*RECORDS SHOWN*.

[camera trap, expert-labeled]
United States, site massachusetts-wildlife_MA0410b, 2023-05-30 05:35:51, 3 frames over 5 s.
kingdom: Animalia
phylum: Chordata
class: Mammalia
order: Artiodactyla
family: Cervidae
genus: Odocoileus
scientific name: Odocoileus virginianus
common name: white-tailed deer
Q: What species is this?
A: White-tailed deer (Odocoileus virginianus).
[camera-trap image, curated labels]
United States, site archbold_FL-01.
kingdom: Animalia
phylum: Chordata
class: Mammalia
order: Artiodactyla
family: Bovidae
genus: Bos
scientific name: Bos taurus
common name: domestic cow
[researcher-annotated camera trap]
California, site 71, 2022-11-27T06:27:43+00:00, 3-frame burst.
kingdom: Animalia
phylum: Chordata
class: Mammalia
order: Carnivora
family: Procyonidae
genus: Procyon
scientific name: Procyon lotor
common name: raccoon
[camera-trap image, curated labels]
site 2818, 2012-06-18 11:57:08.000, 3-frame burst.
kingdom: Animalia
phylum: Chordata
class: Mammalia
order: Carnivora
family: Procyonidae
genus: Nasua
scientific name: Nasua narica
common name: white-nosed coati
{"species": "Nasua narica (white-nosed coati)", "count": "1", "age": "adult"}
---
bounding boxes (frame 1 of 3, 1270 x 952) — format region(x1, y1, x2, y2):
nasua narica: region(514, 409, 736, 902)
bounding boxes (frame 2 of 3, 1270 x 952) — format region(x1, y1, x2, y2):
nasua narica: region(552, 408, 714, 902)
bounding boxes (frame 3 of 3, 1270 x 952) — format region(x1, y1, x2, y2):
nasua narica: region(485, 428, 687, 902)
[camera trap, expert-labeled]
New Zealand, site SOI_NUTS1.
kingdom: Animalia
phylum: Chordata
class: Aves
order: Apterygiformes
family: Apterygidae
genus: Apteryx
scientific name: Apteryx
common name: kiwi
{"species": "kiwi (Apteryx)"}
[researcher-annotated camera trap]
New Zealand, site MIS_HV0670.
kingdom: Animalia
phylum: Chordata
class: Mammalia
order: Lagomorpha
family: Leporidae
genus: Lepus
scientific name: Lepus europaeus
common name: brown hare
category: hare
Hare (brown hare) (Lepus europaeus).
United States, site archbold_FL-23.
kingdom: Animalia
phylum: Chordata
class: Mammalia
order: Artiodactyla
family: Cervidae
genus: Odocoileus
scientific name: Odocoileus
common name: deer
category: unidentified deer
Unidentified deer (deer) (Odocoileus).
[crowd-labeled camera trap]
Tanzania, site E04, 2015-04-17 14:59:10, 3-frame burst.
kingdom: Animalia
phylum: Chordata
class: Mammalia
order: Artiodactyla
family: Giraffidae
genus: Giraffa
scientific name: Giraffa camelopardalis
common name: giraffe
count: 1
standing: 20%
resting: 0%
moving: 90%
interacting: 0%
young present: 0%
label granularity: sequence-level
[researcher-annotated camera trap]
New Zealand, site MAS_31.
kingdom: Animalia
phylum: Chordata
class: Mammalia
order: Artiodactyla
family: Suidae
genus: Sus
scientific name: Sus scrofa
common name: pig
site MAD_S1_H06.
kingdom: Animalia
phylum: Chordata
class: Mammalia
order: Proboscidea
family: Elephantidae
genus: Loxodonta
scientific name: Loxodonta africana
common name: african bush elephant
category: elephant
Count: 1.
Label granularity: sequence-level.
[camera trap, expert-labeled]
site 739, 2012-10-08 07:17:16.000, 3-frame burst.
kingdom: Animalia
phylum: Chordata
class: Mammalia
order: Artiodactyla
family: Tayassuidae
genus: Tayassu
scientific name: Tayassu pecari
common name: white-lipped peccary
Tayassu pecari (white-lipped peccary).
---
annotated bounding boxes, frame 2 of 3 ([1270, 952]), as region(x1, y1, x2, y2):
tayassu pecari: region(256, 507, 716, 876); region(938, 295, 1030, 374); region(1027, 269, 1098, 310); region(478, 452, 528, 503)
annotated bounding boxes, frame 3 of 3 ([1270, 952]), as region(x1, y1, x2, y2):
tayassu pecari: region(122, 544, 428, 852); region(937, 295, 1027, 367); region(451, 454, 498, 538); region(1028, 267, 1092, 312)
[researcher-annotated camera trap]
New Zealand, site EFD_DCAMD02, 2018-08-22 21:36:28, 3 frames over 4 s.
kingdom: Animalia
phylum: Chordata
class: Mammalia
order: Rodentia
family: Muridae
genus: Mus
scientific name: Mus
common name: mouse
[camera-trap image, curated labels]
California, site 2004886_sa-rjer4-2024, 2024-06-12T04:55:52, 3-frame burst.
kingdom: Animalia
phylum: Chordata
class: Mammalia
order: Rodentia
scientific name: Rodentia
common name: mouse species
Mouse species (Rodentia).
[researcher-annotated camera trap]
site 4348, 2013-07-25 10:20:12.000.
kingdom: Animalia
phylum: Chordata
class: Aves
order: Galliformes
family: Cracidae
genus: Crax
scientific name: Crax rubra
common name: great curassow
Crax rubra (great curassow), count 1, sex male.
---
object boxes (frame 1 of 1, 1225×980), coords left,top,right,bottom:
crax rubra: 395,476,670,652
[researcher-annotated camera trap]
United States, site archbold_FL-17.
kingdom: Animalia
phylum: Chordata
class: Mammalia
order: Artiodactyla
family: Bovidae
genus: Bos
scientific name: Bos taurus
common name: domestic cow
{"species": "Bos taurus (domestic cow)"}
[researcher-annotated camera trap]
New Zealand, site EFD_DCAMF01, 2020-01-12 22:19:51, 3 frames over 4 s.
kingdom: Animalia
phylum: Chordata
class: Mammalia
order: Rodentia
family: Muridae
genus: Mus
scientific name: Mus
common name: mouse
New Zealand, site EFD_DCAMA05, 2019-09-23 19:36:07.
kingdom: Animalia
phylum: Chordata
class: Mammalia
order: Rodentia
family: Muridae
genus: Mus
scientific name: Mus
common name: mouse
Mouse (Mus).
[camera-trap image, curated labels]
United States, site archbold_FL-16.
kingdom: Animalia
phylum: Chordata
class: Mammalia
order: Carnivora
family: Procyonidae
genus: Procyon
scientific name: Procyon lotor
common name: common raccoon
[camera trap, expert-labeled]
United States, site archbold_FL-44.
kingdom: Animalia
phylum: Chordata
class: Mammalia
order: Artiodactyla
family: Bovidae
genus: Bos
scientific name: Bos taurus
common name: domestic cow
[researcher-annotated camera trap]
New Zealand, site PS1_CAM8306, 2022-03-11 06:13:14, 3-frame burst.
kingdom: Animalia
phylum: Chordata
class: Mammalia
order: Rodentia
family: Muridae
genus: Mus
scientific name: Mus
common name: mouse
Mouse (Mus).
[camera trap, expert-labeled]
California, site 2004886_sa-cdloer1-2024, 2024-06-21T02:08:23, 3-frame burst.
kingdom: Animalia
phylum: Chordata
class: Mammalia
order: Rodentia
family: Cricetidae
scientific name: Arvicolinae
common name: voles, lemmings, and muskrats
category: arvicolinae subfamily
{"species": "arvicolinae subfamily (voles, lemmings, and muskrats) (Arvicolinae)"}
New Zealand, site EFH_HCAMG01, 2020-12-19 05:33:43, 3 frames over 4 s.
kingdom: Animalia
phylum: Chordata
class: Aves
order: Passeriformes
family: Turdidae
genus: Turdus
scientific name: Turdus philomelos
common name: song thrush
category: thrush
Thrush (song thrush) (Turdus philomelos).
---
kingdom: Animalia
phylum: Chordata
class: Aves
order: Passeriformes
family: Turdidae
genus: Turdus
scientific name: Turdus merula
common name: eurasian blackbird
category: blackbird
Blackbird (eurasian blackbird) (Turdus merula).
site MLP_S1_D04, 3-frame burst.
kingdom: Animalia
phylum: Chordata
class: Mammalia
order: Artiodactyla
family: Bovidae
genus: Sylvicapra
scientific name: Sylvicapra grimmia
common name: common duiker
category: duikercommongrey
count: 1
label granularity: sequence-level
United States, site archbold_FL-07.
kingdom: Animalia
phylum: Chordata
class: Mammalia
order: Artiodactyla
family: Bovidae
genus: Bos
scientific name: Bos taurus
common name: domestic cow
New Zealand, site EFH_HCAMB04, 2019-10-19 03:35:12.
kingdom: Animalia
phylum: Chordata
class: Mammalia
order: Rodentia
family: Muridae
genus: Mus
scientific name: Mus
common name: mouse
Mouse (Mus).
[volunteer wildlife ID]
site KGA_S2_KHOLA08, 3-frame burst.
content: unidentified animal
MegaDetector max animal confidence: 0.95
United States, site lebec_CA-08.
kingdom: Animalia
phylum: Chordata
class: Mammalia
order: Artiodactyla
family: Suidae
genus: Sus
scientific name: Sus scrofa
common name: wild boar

*PROBLEM TO SOLVE*.
Each line from the top of the material above through the line containing "scientific name: Odocoileus virginianus" must be output exactly, and no other line.

*FINISHED EXERCISE*.
[camera trap, expert-labeled]
United States, site massachusetts-wildlife_MA0410b, 2023-05-30 05:35:51, 3 frames over 5 s.
kingdom: Animalia
phylum: Chordata
class: Mammalia
order: Artiodactyla
family: Cervidae
genus: Odocoileus
scientific name: Odocoileus virginianus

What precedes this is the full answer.